→ **TASKS**:
(1) According to the press statement, when does the General Assembly adjourn?
(2) Filter the entries and copy every line that contains the string "major". Case counts.
— Begin SUPPLIED TEXT —
Change Maryland
on House Passage of O'Malley's
Fuel Tax Increase
Annapolis - As expected, the full House voted today
to approve motor fuel taxes, and the Senate will now take up the measure before
the General Assembly adjourns on April 8. Change Maryland Chairman Larry Hogan
released the following statement:"A
proposal as unpopular as this one must be hidden from public view and carefully
timed to avoid news cycles. In fact, this proposal is so unpopular that the
Governor announced it in the evening, the first hearings were held on a Friday
afternoon the same day as the death penalty vote, House passage is on a Friday
afternoon, and final votes are taking place in the closing weeks of this
legislative session.
"Just
as unpopular is Governor O'Malley's record of raising taxes and fees. There are
currently 32 enacted measures that remove $2.3 billion out of the economy
annually. Marylander's
are now faced with the prospect of paying another $800 million on top of the
$2.3 billion a year we’re already paying in new taxes if this passes the Senate
without substantive changes from the Governor's proposal.
"Last
week, House Ways and Means committee leadership was missing altogether. The
majority on the committee performed a rush job on hearings, and their
rubber-stamp mentality failed the public miserably.
— End SUPPLIED TEXT —
— Begin INFORMATION GIVEN —
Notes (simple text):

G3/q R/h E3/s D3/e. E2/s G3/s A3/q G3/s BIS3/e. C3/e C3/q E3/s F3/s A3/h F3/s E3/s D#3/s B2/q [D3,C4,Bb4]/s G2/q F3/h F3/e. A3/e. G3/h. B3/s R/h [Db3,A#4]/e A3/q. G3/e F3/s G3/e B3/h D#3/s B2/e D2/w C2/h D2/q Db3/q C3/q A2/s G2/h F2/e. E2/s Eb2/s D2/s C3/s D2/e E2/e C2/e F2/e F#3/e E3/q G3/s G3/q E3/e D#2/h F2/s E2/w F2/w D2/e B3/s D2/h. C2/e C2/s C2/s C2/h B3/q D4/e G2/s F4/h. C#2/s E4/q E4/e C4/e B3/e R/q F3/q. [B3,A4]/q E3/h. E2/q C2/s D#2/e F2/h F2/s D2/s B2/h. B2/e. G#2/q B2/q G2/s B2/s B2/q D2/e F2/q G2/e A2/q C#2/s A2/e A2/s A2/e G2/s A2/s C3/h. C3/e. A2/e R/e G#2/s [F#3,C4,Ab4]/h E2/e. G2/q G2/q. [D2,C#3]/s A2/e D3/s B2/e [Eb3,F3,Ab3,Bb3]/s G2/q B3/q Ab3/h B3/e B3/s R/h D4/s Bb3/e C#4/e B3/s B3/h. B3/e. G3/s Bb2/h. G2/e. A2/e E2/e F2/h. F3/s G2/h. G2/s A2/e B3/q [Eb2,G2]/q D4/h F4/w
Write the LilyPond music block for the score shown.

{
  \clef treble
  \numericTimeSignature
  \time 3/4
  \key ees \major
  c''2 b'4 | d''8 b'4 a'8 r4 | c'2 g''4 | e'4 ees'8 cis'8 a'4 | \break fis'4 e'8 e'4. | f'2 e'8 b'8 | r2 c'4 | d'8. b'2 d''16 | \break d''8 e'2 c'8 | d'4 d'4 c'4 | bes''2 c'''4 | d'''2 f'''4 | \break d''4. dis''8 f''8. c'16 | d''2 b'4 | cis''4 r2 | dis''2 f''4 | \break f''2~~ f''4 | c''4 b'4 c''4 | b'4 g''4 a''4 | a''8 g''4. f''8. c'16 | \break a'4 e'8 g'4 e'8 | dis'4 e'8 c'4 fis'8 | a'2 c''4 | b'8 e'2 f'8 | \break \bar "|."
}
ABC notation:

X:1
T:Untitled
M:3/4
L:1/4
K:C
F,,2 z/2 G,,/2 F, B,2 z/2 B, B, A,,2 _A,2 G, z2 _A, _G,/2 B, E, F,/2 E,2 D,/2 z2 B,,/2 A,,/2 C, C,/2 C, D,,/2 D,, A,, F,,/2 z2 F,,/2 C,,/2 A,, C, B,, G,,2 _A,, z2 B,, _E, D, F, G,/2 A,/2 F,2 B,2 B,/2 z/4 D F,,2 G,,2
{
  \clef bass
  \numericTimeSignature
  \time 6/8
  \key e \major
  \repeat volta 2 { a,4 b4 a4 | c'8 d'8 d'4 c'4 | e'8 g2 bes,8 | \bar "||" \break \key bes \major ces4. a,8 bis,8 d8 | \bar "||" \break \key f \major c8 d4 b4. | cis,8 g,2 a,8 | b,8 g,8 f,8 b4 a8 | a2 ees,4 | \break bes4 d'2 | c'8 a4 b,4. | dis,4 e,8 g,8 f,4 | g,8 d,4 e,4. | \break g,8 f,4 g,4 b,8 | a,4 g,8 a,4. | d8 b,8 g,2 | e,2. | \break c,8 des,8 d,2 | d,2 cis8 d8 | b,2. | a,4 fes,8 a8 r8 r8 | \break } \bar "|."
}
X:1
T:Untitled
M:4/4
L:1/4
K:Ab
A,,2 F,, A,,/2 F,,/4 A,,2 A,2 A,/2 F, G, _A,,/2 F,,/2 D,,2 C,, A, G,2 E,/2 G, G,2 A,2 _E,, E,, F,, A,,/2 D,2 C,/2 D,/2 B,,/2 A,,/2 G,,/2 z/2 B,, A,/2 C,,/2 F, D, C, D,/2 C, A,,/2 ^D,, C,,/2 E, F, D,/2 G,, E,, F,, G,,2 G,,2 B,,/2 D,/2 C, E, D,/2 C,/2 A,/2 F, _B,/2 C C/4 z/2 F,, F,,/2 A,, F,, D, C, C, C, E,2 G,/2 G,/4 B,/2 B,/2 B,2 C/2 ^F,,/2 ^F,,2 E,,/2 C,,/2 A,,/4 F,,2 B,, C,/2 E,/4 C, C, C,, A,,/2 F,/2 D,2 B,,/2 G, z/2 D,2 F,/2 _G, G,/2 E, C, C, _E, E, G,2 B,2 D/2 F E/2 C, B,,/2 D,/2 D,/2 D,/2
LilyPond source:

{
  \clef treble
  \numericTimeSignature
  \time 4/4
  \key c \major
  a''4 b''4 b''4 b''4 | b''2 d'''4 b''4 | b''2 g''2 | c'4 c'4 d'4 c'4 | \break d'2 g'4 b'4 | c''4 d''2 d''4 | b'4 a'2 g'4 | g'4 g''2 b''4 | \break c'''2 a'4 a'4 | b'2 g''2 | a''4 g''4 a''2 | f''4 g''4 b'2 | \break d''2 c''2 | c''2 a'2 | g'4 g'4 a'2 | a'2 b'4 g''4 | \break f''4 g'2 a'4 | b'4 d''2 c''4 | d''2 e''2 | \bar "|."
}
— End INFORMATION GIVEN —
→ **TASK SOLUTIONS**:
(1) On April 8.

(2)
  \key ees \major
  \key e \major
  \repeat volta 2 { a,4 b4 a4 | c'8 d'8 d'4 c'4 | e'8 g2 bes,8 | \bar "||" \break \key bes \major ces4. a,8 bis,8 d8 | \bar "||" \break \key f \major c8 d4 b4. | cis,8 g,2 a,8 | b,8 g,8 f,8 b4 a8 | a2 ees,4 | \break bes4 d'2 | c'8 a4 b,4. | dis,4 e,8 g,8 f,4 | g,8 d,4 e,4. | \break g,8 f,4 g,4 b,8 | a,4 g,8 a,4. | d8 b,8 g,2 | e,2. | \break c,8 des,8 d,2 | d,2 cis8 d8 | b,2. | a,4 fes,8 a8 r8 r8 | \break } \bar "|."
  \key c \major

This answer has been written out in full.